Providing care to bereaved family members and carers

Death can still be seen as sudden by families and carers, even if the patient has been sick for some time. Health professionals can support families and carers by providing appropriate grief and bereavement care and identifying services for further support if needed.

Supporting grief and bereavement

Families and carers response to the patient’s death can vary in nature, as grief will be unique to each person.

The bereavement process refers to coping with grief and has been described as the entire period of anticipation, death and subsequent adjustment to living, following the death of a significant other. [1]

Preparing families for death may reduce bereavement stress. Health professionals can help by recognising the family and their knowledge of the patient and holding family meetings to share information. [2]

Bereavement support will vary depending on the care context and organisational support. Some of the ways in which clinical and non-clinical staff might be involved in bereavement support include:

Online helplines for grief and bereavement support

  • Establishing a support group for bereaved parents
  • Providing ongoing help and support from hospital staff
  • Referring to specialist palliative care support services
  • Referring to professional counselling services, such as a social worker
  • Referring to pastoral care for spiritual and emotional support
  • Offering the family an opportunity to view the body
  • Supporting bereaved families to access community bereavement services
  • Organising follow-up appointments.

Palliative Care Australia (PCA) and the Australian Centre for Grief and Bereavement (ACGB) explain the relationship between grief and bereavement, and the role of health professionals.

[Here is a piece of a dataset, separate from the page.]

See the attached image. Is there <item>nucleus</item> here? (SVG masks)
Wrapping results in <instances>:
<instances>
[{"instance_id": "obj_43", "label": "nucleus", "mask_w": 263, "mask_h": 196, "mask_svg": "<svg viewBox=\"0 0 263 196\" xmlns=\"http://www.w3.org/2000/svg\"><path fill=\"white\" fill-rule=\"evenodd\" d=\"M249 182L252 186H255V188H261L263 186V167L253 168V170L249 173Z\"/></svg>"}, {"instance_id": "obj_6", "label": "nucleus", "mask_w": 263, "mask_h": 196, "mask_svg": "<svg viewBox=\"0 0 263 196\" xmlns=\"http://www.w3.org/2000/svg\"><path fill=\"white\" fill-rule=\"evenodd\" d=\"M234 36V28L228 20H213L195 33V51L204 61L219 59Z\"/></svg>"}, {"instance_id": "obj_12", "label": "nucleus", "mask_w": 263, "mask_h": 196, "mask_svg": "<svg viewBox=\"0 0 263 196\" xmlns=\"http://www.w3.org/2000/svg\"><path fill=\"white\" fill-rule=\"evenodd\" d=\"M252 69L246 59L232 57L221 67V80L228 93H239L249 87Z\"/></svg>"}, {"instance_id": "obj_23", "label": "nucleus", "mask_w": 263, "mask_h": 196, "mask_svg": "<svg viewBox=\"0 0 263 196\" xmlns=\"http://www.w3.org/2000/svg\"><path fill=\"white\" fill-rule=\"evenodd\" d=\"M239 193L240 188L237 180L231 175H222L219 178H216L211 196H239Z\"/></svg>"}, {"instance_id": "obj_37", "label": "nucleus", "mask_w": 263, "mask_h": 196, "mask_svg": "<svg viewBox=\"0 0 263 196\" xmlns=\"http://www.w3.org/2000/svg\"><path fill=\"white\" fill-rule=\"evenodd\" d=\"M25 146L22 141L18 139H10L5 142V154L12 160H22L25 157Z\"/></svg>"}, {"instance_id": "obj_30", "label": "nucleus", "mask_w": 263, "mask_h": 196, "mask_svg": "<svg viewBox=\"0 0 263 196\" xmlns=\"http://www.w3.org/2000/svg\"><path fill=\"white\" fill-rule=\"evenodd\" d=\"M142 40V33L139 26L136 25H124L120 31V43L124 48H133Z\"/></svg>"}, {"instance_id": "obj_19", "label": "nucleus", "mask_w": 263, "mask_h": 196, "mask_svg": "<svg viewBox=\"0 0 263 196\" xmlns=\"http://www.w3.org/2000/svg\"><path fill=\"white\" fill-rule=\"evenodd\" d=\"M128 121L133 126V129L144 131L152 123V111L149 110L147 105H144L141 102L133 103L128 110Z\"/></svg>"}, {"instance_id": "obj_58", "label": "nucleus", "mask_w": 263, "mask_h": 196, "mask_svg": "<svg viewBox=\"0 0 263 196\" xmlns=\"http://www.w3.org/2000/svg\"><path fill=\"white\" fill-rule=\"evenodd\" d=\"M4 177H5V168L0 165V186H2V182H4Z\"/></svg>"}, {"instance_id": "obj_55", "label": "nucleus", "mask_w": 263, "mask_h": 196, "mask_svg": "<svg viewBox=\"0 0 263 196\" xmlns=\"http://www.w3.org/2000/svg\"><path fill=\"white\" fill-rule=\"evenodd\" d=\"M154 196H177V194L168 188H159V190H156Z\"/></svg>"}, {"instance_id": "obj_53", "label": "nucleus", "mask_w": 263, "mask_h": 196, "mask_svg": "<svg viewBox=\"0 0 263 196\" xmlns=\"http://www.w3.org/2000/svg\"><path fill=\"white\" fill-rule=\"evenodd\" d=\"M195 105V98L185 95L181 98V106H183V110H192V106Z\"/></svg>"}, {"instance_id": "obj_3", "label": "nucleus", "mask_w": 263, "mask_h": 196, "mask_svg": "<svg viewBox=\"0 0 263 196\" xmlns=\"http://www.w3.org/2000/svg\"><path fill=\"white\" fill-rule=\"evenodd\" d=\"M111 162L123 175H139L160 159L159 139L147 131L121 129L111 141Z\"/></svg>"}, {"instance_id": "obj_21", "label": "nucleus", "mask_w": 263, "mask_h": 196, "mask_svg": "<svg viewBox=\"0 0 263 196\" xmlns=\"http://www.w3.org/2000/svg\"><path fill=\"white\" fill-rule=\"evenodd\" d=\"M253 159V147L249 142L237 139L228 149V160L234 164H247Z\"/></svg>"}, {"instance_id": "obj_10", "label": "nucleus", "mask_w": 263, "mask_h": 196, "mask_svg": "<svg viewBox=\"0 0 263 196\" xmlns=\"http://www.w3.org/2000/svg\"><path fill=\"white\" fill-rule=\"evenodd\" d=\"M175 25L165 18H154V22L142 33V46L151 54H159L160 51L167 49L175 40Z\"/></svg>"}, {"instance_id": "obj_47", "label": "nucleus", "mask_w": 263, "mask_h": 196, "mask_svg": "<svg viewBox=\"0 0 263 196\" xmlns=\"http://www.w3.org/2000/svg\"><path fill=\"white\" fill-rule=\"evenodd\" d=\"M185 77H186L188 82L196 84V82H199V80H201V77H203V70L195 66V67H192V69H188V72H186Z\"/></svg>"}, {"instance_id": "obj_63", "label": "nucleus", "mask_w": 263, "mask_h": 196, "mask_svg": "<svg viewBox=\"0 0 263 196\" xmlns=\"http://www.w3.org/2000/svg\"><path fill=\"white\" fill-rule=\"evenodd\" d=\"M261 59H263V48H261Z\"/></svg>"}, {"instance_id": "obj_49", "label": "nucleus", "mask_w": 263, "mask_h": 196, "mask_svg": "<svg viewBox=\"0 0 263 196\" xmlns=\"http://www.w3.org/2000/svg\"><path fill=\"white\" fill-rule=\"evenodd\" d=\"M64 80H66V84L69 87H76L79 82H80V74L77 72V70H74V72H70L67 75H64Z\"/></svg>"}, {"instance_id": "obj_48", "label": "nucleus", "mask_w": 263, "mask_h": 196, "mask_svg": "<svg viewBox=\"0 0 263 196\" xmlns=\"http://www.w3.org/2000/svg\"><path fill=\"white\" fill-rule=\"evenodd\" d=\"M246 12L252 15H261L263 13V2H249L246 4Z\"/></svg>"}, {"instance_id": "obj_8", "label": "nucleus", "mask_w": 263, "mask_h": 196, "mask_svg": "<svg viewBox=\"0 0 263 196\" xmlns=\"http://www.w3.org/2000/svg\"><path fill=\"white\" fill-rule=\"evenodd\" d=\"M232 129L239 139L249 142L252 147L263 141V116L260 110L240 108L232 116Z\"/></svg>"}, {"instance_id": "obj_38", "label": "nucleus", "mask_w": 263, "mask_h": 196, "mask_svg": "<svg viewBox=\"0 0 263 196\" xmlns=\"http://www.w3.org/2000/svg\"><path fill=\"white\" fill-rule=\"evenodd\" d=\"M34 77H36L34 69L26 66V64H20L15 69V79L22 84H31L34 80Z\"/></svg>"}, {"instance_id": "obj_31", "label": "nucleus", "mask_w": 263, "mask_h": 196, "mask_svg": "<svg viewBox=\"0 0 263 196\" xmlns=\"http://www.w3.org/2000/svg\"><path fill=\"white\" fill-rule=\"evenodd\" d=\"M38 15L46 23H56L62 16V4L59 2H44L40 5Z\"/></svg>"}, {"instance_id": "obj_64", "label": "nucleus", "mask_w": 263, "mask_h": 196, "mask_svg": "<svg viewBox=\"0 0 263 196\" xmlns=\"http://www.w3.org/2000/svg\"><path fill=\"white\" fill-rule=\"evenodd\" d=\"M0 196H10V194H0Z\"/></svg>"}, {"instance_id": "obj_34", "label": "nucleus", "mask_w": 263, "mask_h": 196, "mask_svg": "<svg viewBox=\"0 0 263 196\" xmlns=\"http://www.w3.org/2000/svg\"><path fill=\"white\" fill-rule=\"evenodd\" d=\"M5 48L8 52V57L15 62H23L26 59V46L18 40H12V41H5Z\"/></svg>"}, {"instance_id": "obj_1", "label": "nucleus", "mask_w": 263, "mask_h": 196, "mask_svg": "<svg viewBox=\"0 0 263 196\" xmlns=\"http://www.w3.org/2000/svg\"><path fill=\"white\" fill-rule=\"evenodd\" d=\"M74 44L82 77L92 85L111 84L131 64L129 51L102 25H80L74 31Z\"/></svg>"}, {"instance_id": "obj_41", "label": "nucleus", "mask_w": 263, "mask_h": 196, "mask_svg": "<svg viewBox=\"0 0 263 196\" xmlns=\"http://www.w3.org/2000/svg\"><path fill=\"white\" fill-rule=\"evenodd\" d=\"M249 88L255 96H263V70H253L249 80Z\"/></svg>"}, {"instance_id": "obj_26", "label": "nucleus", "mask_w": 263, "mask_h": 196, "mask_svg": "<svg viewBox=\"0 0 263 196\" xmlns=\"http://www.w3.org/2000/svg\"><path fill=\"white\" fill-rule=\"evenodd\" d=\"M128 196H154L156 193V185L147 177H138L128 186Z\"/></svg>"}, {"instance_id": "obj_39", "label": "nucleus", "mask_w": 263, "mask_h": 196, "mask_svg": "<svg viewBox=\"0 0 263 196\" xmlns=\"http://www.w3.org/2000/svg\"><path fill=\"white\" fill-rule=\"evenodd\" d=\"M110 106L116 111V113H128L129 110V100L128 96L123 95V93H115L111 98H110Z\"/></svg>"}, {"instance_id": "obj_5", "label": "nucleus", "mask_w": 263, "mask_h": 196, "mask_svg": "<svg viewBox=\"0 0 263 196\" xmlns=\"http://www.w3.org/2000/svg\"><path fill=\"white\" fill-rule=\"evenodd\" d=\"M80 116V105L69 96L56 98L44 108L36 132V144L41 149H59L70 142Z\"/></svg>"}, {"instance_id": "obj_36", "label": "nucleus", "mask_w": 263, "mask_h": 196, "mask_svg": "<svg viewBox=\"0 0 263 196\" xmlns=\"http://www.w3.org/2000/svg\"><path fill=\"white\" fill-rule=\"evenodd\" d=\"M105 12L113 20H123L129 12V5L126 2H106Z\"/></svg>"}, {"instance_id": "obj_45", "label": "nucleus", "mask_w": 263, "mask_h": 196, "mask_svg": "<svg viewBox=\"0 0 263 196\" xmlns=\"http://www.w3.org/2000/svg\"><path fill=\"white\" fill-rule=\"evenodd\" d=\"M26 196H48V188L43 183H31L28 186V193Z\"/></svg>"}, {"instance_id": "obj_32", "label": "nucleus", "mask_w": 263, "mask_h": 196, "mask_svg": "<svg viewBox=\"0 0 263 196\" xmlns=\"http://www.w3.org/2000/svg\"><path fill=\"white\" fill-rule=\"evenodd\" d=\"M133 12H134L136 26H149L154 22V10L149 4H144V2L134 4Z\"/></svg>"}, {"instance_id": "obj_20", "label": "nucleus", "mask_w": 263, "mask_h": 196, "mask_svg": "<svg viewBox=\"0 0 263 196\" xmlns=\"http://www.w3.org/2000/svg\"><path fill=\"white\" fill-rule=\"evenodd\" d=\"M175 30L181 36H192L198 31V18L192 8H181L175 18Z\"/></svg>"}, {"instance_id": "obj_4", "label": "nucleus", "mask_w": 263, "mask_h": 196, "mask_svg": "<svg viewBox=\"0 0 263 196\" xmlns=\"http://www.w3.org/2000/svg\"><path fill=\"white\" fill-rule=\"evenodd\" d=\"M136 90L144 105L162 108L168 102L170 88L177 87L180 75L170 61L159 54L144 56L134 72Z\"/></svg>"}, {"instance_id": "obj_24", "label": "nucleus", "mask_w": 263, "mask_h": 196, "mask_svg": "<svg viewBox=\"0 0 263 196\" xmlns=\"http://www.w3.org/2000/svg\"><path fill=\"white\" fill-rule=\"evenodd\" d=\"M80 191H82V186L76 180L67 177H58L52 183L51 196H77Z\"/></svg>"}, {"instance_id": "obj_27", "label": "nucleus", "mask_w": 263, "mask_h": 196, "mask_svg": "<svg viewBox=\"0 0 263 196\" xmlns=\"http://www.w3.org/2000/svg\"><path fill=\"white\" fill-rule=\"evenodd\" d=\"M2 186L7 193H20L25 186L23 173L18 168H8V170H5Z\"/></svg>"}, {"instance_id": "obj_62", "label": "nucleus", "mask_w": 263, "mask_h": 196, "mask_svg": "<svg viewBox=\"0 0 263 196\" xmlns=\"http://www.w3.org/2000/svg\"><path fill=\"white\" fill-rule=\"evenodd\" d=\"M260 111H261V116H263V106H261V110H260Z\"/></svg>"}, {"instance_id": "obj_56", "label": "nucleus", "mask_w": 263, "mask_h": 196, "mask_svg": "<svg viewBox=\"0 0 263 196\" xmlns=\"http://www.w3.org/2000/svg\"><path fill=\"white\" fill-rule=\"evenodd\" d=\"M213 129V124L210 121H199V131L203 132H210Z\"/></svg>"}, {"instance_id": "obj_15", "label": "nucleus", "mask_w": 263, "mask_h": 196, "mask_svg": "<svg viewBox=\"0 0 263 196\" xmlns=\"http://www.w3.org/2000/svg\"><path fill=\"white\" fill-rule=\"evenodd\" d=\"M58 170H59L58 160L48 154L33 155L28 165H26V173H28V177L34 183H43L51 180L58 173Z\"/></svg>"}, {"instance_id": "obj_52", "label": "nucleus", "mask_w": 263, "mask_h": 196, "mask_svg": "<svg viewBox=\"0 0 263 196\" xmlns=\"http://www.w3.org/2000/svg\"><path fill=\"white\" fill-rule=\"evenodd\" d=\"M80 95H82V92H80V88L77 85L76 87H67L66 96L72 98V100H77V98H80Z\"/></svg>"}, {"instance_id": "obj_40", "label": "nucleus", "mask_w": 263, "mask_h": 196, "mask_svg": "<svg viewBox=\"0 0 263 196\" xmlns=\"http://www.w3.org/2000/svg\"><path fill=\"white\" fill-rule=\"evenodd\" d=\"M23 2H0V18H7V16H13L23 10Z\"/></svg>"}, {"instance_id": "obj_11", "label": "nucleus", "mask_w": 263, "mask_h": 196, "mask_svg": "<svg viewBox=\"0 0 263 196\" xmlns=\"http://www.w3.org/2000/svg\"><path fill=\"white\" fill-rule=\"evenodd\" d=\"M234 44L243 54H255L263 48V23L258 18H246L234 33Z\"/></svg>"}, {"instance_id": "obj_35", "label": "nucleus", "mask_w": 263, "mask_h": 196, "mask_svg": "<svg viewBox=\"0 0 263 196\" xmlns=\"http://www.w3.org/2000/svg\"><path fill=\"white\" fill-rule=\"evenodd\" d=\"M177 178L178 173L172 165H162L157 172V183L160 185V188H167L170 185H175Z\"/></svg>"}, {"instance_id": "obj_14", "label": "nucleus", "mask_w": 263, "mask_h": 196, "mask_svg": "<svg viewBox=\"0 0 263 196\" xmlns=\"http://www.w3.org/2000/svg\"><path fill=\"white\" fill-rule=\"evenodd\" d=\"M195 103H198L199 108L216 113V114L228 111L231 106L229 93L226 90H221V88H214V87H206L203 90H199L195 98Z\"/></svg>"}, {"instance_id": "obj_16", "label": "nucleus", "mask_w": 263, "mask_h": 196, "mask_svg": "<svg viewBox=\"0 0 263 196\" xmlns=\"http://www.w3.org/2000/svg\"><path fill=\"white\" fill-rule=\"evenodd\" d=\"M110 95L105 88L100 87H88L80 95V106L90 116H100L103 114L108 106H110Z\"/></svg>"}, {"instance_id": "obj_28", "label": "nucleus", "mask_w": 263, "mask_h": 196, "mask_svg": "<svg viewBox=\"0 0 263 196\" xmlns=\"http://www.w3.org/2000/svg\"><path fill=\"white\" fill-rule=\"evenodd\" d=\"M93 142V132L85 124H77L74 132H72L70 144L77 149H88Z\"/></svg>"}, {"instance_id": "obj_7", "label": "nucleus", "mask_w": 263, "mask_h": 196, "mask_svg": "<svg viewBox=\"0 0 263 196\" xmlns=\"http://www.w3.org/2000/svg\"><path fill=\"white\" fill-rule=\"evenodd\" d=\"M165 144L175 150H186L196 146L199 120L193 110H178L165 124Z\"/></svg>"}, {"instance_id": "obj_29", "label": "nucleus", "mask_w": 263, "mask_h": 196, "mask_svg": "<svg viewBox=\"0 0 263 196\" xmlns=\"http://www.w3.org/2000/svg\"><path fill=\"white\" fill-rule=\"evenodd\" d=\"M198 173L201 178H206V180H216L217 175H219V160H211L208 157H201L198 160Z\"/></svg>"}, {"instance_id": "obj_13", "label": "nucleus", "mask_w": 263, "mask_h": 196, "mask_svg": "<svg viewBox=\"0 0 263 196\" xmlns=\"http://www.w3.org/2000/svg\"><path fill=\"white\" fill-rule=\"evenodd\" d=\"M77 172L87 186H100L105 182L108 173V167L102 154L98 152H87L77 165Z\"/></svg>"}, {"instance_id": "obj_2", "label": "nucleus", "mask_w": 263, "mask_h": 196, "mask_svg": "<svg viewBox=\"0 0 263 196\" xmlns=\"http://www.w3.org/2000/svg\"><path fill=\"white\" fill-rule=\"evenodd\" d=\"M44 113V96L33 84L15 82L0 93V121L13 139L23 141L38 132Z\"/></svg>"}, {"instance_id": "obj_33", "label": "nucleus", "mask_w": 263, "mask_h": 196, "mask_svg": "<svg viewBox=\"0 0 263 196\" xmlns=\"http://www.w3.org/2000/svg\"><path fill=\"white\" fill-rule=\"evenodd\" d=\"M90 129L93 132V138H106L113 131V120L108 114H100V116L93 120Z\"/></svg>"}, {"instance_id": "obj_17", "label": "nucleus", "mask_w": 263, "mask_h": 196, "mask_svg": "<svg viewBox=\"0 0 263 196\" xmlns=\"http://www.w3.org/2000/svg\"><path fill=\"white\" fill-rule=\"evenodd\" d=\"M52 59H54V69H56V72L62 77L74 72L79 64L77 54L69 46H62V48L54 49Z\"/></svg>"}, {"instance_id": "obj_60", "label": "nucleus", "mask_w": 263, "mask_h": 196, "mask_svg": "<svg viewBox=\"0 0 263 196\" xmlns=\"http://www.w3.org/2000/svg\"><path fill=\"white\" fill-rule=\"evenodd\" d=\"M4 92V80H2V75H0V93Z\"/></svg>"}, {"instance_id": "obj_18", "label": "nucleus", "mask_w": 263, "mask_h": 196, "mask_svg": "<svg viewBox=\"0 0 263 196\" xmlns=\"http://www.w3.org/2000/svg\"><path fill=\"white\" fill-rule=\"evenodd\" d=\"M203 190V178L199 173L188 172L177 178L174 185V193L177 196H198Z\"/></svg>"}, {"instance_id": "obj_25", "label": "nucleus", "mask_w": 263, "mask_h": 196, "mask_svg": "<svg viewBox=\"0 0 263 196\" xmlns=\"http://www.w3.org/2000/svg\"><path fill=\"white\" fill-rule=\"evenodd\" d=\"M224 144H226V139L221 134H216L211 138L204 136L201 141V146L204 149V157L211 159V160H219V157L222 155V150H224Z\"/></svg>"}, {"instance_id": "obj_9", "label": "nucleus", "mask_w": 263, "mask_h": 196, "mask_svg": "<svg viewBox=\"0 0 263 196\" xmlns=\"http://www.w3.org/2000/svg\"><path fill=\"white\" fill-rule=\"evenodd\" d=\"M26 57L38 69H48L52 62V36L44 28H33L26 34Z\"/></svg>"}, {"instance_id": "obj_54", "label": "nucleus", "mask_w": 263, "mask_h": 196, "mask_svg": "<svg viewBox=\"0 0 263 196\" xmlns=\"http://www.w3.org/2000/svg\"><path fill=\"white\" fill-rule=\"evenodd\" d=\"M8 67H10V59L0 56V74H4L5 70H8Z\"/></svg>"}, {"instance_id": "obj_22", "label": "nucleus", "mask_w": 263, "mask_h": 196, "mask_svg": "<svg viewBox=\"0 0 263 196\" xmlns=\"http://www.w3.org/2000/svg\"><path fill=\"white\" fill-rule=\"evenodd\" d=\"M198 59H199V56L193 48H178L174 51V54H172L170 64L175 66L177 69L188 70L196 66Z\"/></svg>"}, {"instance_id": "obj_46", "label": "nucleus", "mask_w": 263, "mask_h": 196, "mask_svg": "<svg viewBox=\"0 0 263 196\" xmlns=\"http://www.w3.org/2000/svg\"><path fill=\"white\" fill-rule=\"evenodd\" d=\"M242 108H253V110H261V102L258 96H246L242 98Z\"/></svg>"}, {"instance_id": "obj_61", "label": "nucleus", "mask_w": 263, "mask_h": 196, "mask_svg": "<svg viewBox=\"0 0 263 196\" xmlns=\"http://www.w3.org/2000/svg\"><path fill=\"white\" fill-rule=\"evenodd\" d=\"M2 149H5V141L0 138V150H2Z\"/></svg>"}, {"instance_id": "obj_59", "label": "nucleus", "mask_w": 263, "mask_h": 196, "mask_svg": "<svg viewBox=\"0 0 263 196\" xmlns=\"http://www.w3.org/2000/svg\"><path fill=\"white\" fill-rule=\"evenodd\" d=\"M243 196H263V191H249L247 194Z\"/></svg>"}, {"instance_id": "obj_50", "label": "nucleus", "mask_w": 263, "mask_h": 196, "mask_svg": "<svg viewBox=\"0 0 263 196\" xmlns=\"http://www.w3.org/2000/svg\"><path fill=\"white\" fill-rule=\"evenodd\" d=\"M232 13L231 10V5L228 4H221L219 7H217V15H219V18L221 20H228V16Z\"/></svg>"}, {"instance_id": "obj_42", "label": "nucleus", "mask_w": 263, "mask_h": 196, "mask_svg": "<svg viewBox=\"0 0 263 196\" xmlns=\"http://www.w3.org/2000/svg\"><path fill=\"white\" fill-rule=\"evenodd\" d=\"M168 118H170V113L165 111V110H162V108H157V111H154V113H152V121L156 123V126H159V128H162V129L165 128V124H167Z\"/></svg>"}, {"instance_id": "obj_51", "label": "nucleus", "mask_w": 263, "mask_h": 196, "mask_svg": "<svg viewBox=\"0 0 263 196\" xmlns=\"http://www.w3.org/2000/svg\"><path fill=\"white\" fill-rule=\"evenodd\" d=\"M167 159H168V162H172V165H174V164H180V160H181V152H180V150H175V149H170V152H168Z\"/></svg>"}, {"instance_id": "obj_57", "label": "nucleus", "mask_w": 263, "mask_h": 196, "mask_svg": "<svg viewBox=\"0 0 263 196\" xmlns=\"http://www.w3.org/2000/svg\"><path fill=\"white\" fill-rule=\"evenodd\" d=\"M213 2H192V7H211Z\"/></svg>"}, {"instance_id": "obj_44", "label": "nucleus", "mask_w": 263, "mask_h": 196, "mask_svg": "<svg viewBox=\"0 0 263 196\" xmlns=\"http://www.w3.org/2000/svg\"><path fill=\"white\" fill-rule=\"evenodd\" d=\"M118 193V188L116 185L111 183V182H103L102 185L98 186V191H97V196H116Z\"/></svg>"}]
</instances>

The Royal Children’s Hospital Melbourne website has information on grief from the parent, sibling, and grandparent viewpoint and provide practical advice on the care that health professionals can provide.

Resources for patients

Providing families with resources and education to help them deal with grief and bereavement is part of the health professional role. Knowing where to find reliable resources is important.

  • Willed have a complete guide to grief counselling and bereavement services in Australia. The list of National and State services can help families and carers, who are experiencing grief, cope with the loss.
  • CareSearch Bereavement, grief and loss section has a range of information and resources developed for community members including information sheets and tips on what might help.
  • Grief Australia has a range of Grief Information Sheets.

Professional boundaries

If providing bereavement support is out of scope for a health professional then referral to those with the skills and competencies required is important.

The Department of Health and Aged Care have defined a set of 11 standards for professionals working in inpatient, acute and consultancy services. Details on each of the standards and factors to consider when implementing the standards at different points in the bereavement trajectory are described.

Nurses within acute care hospitals are in the unique position to support the needs of the suddenly bereaved, providing psychosocial support to families, and arranging referral to interdisciplinary services during end-of-life care. [3]


Self-care is important, as looking after your well-being will help maintain your ability to care for others. Reaching out to colleagues for support can be beneficial. There are also the following services:

  • Head to Health can help you find free low cost, trusted online and phone, mental health resources.
  • Beyond Blue provides access to trained mental health professionals who will listen, provide information, advice and counselling, and point you in the right direction so that you can seek further support. Ph. 1300 22 4636
  • DRS4DRS offer a health advisory and referral service to promote the health and wellbeing of doctors and medical students.
  • Nurse & Midwife Support provides nurses and midwives, nursing and midwifery students, employers, educators and concerned family and friends with support for self-care.

  1. Institute of Medicine. When Children Die: Improving Palliative and End-of-Life Care for Children and Their Families [Internet]. Washington, DC: The National Academies Press; 2003. Appendix E, Bereavement Experiences after the Death of a Child. [cited 2022 Nov 22].
  2. Rawlings D, Devery K, Tieman J, Tait P, Chakraborty A. Rapid review of the literature on end-of life care. Sydney: ACSQHC; 2021.
  3. Raymond A, Lee SF, Bloomer MJ. Understanding the bereavement care roles of nurses within acute care: a systematic review. J Clin Nurs. 2017 Jul;26(13-14):1787-1800. doi: 10.1111/jocn.13503. Epub 2017 Mar 27.